Work item: Copy, word for word, the lines of the entries below between the one with "Push vs. Pull" and the one with "Revista Do Brega", inclusive, and leave out everything else.

=== Data under study ===

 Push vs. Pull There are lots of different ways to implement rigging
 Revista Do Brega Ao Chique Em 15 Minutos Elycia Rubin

===
=== Data under study ===

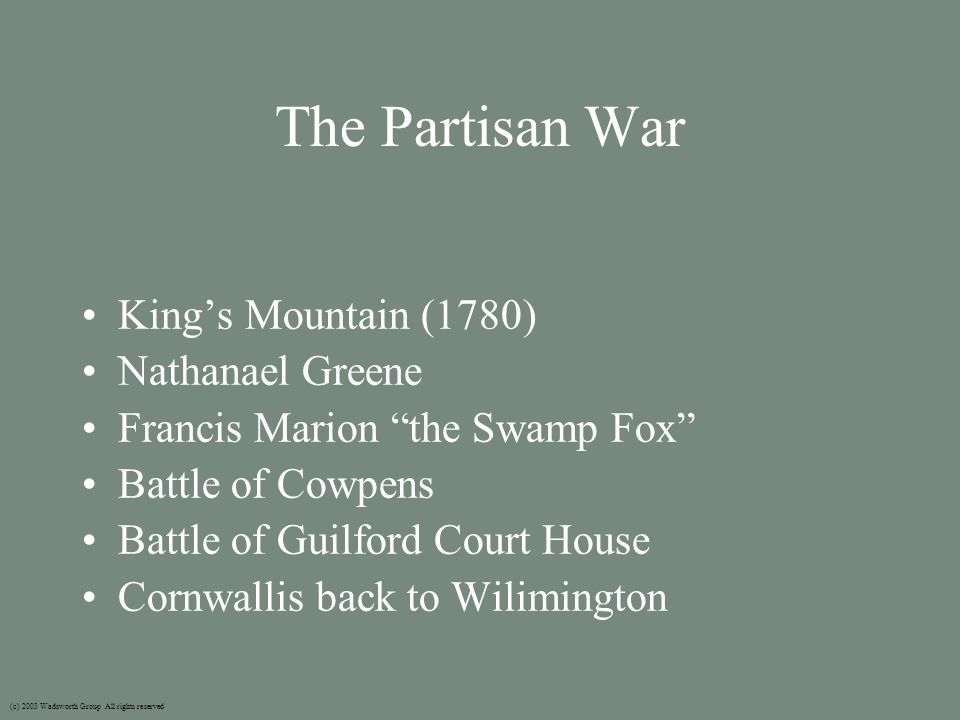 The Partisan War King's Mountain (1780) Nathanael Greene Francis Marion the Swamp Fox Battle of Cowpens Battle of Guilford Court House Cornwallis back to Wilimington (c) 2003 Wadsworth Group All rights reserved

===

Response:
 Push vs. Pull There are lots of different ways to implement rigging
 Revista Do Brega Ao Chique Em 15 Minutos Elycia Rubin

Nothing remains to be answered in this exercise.